Here, the Court finds that the allegations that Infinity transferred Rosemary Mactier to a facility that they knew was incapable of providing the medical care necessary to sustain her life shows, at the least, reckless disregard for causing emotional distress to Plaintiff. Further, the allegations that Belmont failed to medicate Ms. Mactier, that it neglected and abused her, and improperly restrained her, causing her death, are sufficient allegations of extreme and outrageous conduct sufficient to state a claim.
However, Plaintiff's allegations of emotional distress do not rise to the level of severe or extreme emotional distress. Conclusory allegations of “shock” and extreme anxiety, sleeplessness, depression, nausea, pain, illness, and discomfort are not enough to meet the standard of severe or extreme emotional distress. Alam v. Reno Hilton Corp. 815 F.Supp. 905, 911 (D. Nev. 1993) (finding that feelings of inferiority, headaches, irritability, and weight loss are insufficient to amount to severe emotional distress). “The stress must be so severe and of such intensity that no reasonable person could be expected to endure it.”. Here, Plaintiff cites a list of physical symptoms but fails to provide facts that show that these symptoms were of such intensity that no reasonable person could be expected to endure such stress. Therefore, the IIED claim against the Infinity Defendants and Belmont are dismissed for failure to state a claim.
5. Motion for Clerk's Entry of Default
Federal Rule of Civil Procedure 55(a) requires the Clerk of the Court to enter default when a party against whom a judgment for affirmative relief is sought has failed to plead or otherwise defend.
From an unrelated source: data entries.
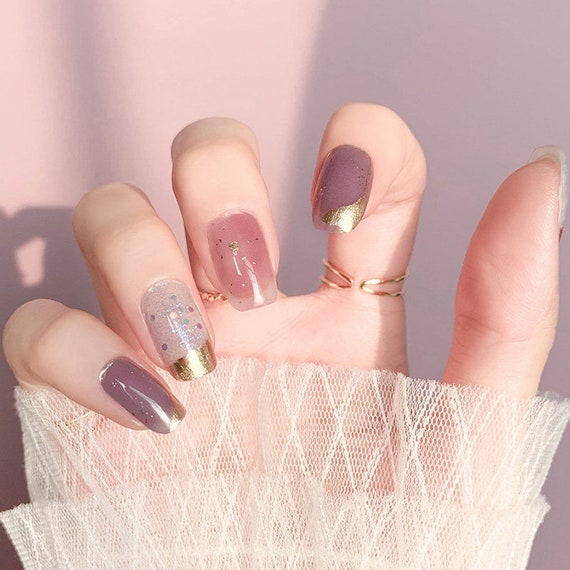 Purple Fairy Tale With Blue Glitter & Gold Specks Nail Wraps - Etsy Purple Fairy Tale With Blue Glitter & Gold Specks Nail Wraps - Etsy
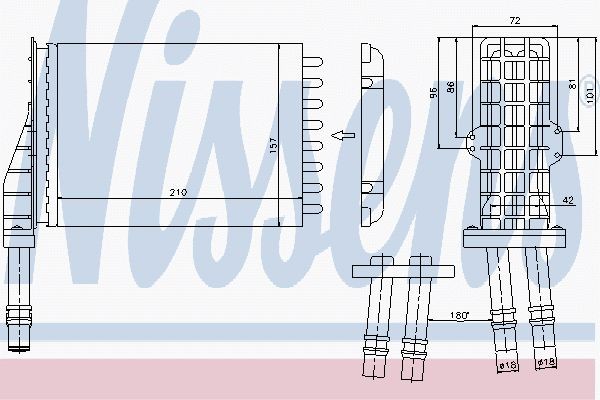 Cabin radiator Renault Espace (1996-2002), left=right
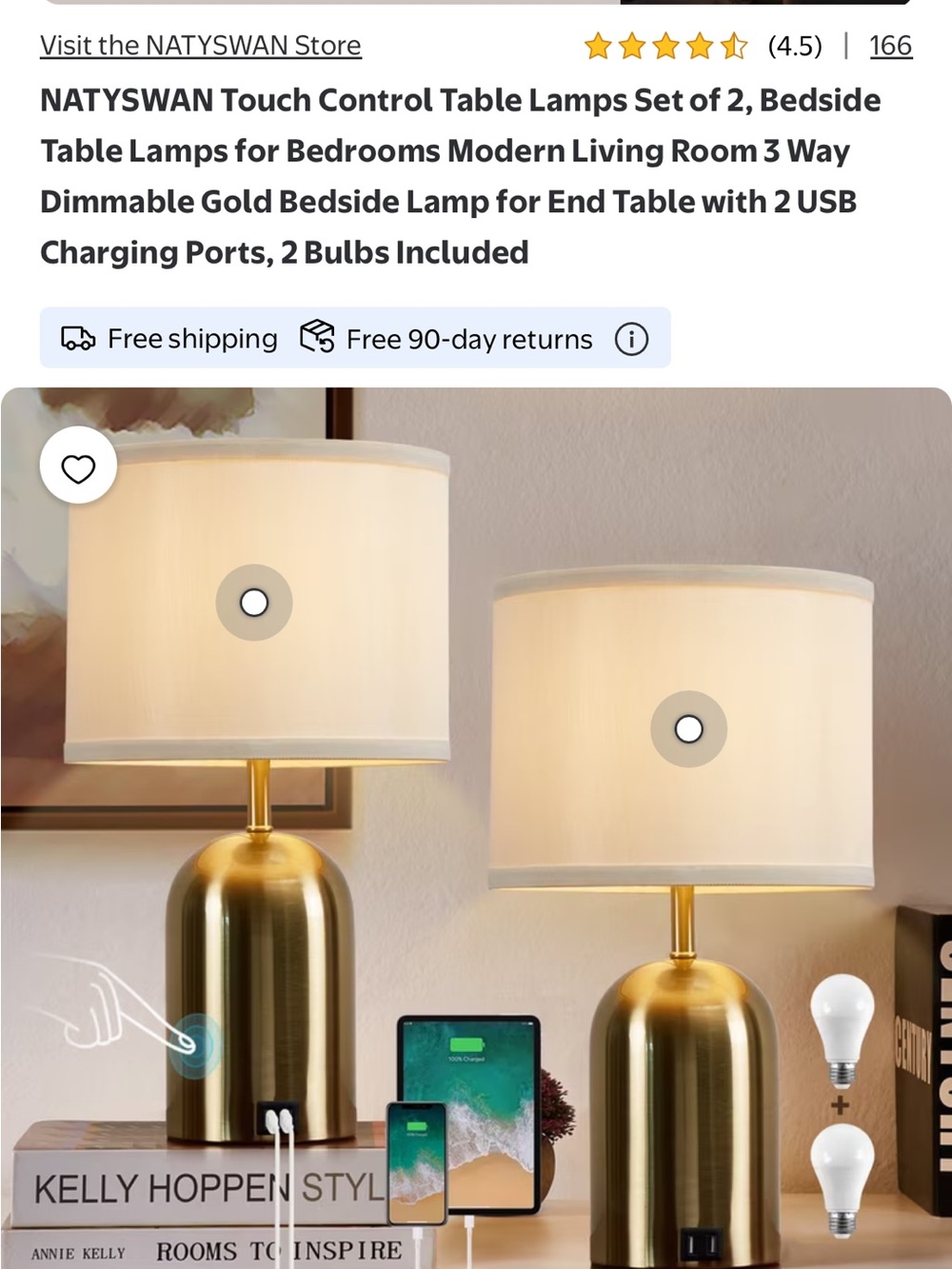 Gold Touch Control Table Lamps - Set of 2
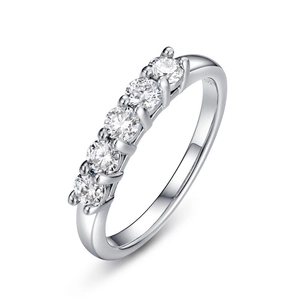 Elegant 925 sterling silver ring featuring five brilliant round-cut moissanite stones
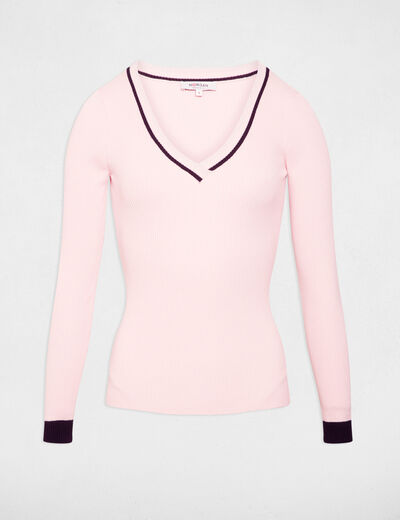 Jersey manga larga con escote en V rosa claro mujer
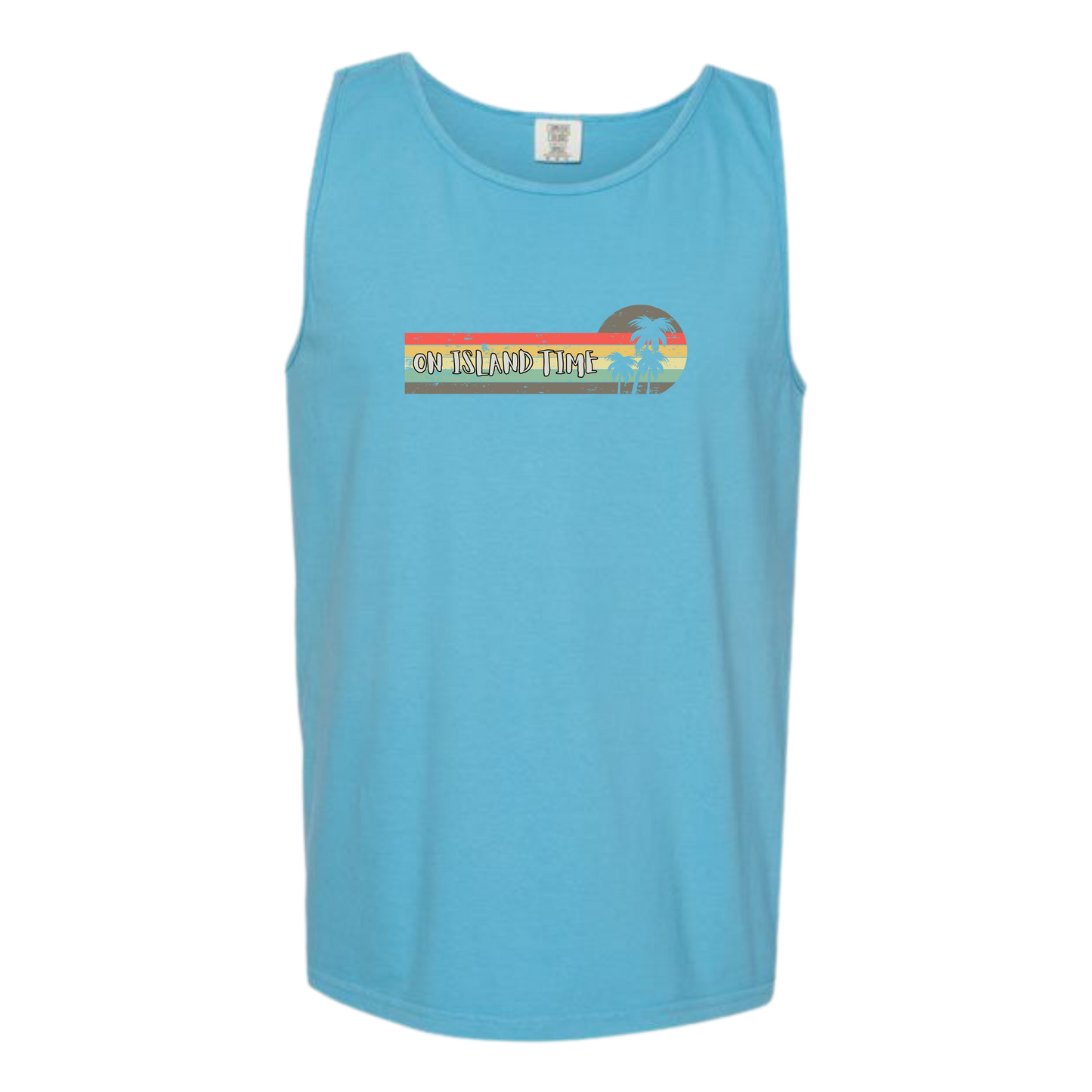 On Island Time - Comfort Colors - Unisex Tank - Neutral Colors & Blues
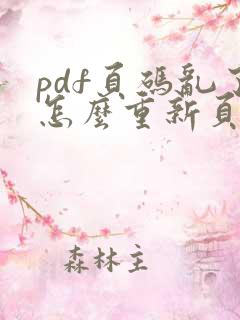 pdf页码乱了怎么重新页面顺序
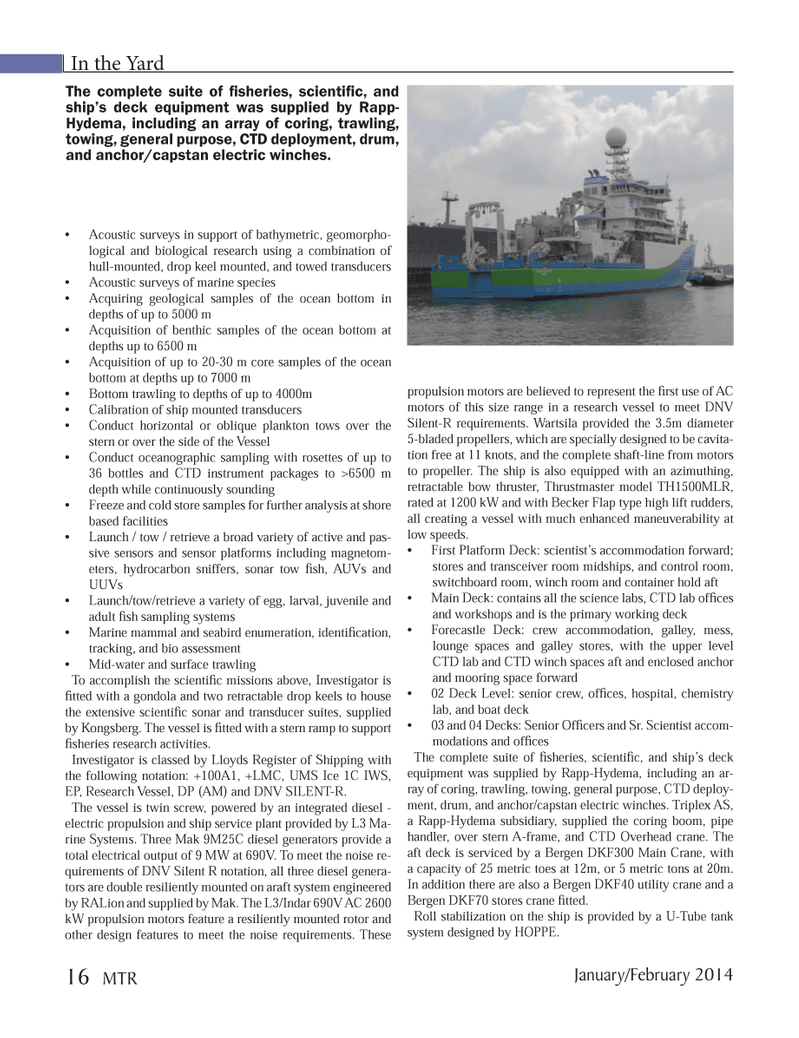 Marine Technology Magazine, page 16,  Jan 2014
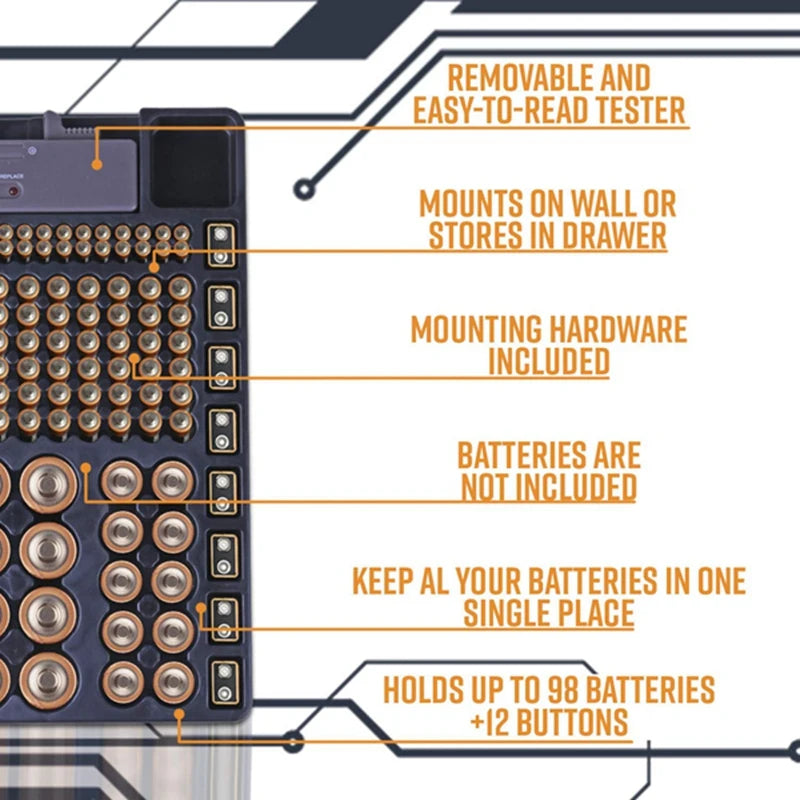 Battery Storage Organizer Holder with Tester - Battery Caddy Rack Case Box Holders Including Battery Checker For AAA AA C D 9V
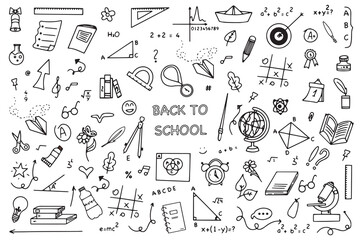 background of school icons in doodle style. school education. back to school doodle drawing. vector 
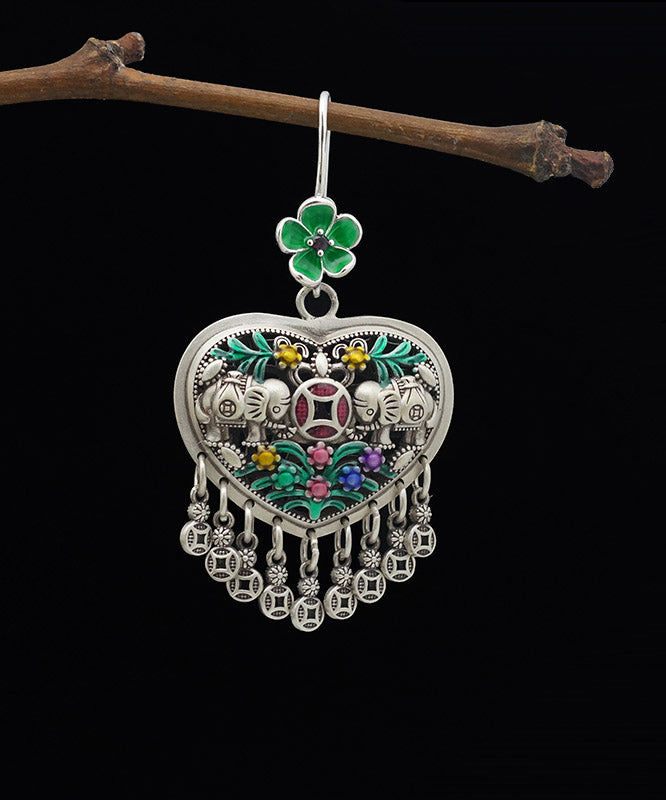 Green Sterling Silver Heart Tassel Drop Earrings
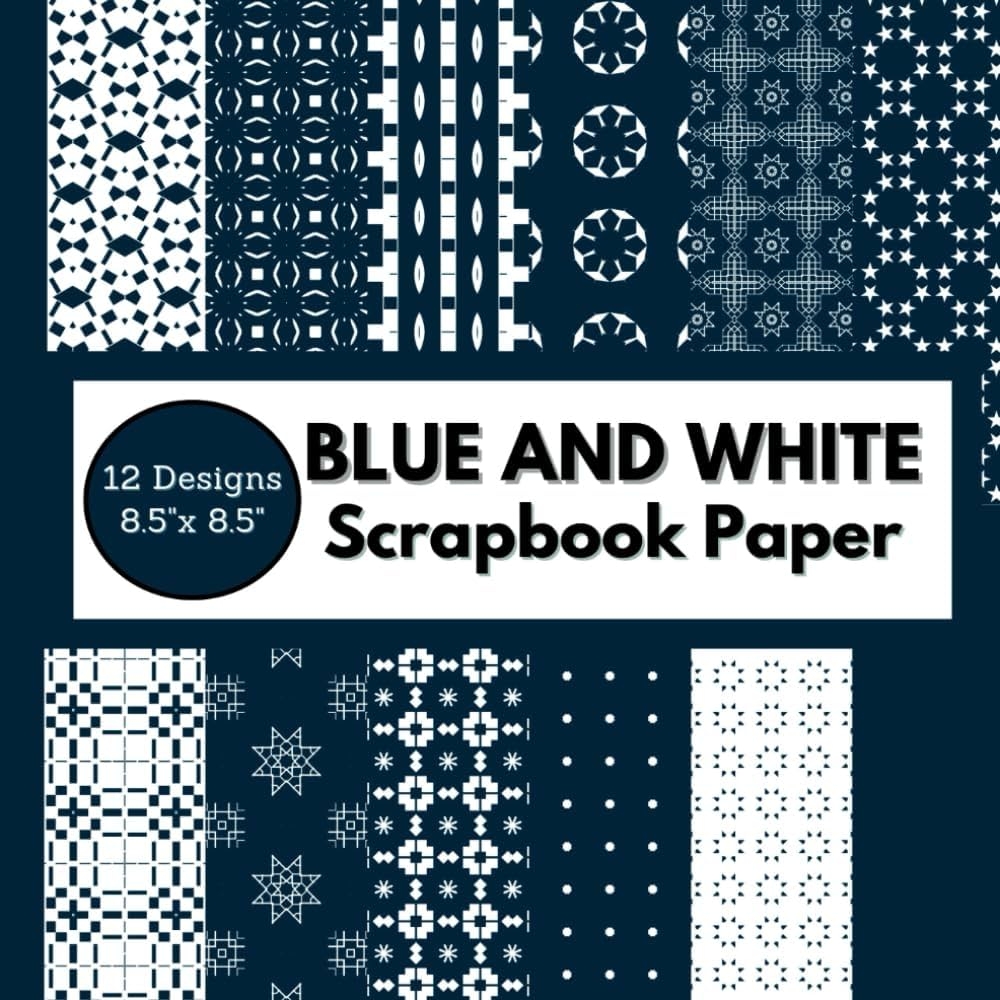 Blue And White Scrapbook Paper Double Sided Sheets 8 5 X 8 5 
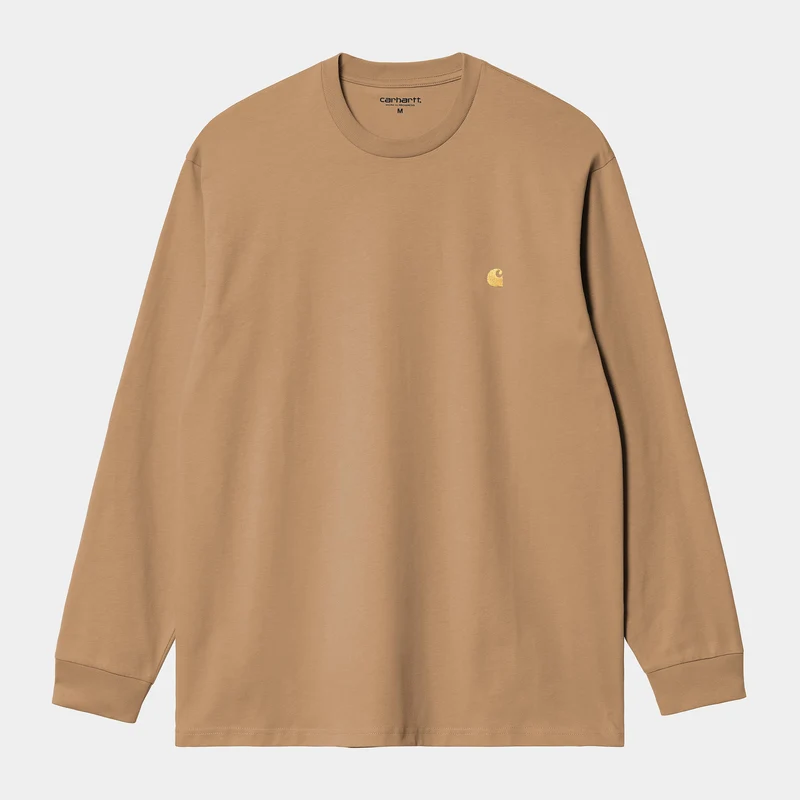 Carhartt WIP Herr Chase Långärmad T-shirt | Dusty Hamilton Brun
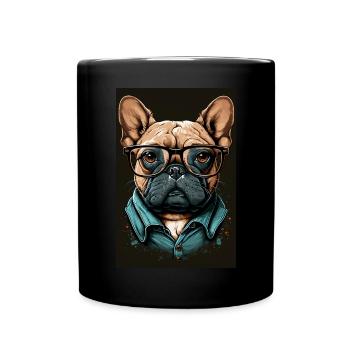 Mops Französische Bulldogge Besserwisser Brille - Tasse einfarbig - Schwarz - Vorne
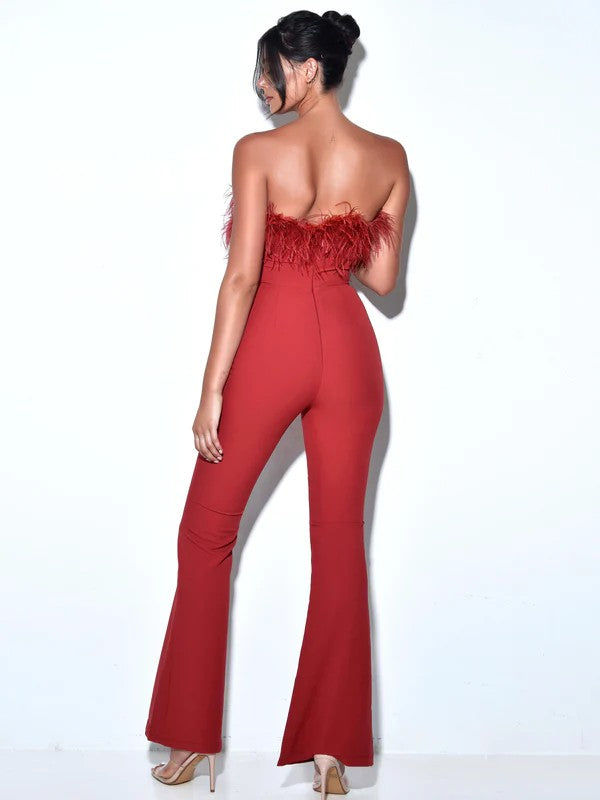 MISS CIRCLE STRAPLESS FEATHER BELL BOTTOM JUMPSUIT
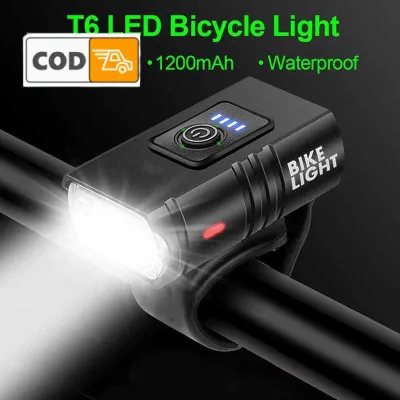 Lampu Depan Sepeda Super Terang LED T6 USB Rechargeable Waterproof 6 Mode 1000 Lumens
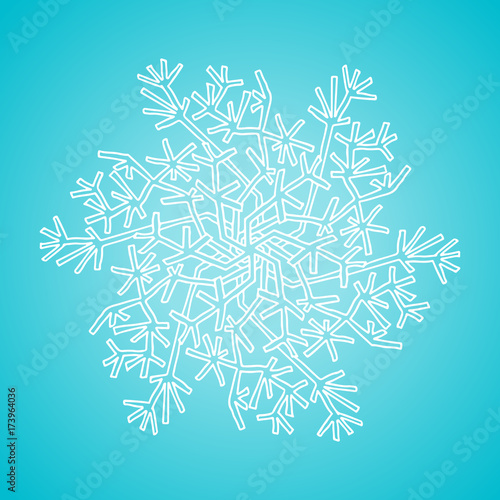 Winter white snowflake on blue background. Christmas element. Vector illustration.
Plaintiff's initial complaint was filed on April 16, 2022. (ECF No. 1). Belmont was served on June 13, 2022. (ECF No. 7). Belmont then filed a motion to dismiss the complaint on July 27, 2022. (ECF No. 17). Plaintiff filed the present FAC on April 27, 2023. (ECF No. 39). Belmont filed a motion to dismiss the FAC on June 13, 2023. (ECF No. 51). Plaintiff then filed the motion for entry of clerk's default on August 25, 2023. (ECF No. 65).
Here, the Court cannot find that Defendant Belmont has failed to otherwise defend this action pursuant to Rule 55. Belmont has now moved to dismiss both complaints filed in this action. Therefore, the Court denies the motion for entry of clerk's default. Belmont's answer will be due in fourteen days. Rule 12(a)(4)(b).
IV. Conclusion
IT IS HEREBY ORDERED that the Infinity Defendants' Motion to Dismiss (ECF No. 40) is GRANTED in part and DENIED in part.
IT IS FURTHER ORDERED that Defendant Sweet Home Belmont, LLC's Motion to Dismiss (ECF No. 51) is GRANTED in part and DENIED in part.
IT IS FURTHER ORDERED that the motions to dismiss the claim for wrongful death are DENIED.
IT IS FURTHER ORDERED that the claims against all Defendants for negligent infliction of emotional distress and intentional infliction of emotional distress are DISMISSED.
IT IS FURTHER ORDERED that Plaintiff's Motion to Extend Time (ECF No. 63) is GRANTED nunc pro tunc.
IT IS FURTHER ORDERED that Plaintiff's Motion for Clerk's Entry of Default (ECF No. 65) is DENIED.
IT IS FINALLY ORDERED that the Infinity Defendants' Motion to Stay Discovery (ECF No. 55) is DENIED as moot.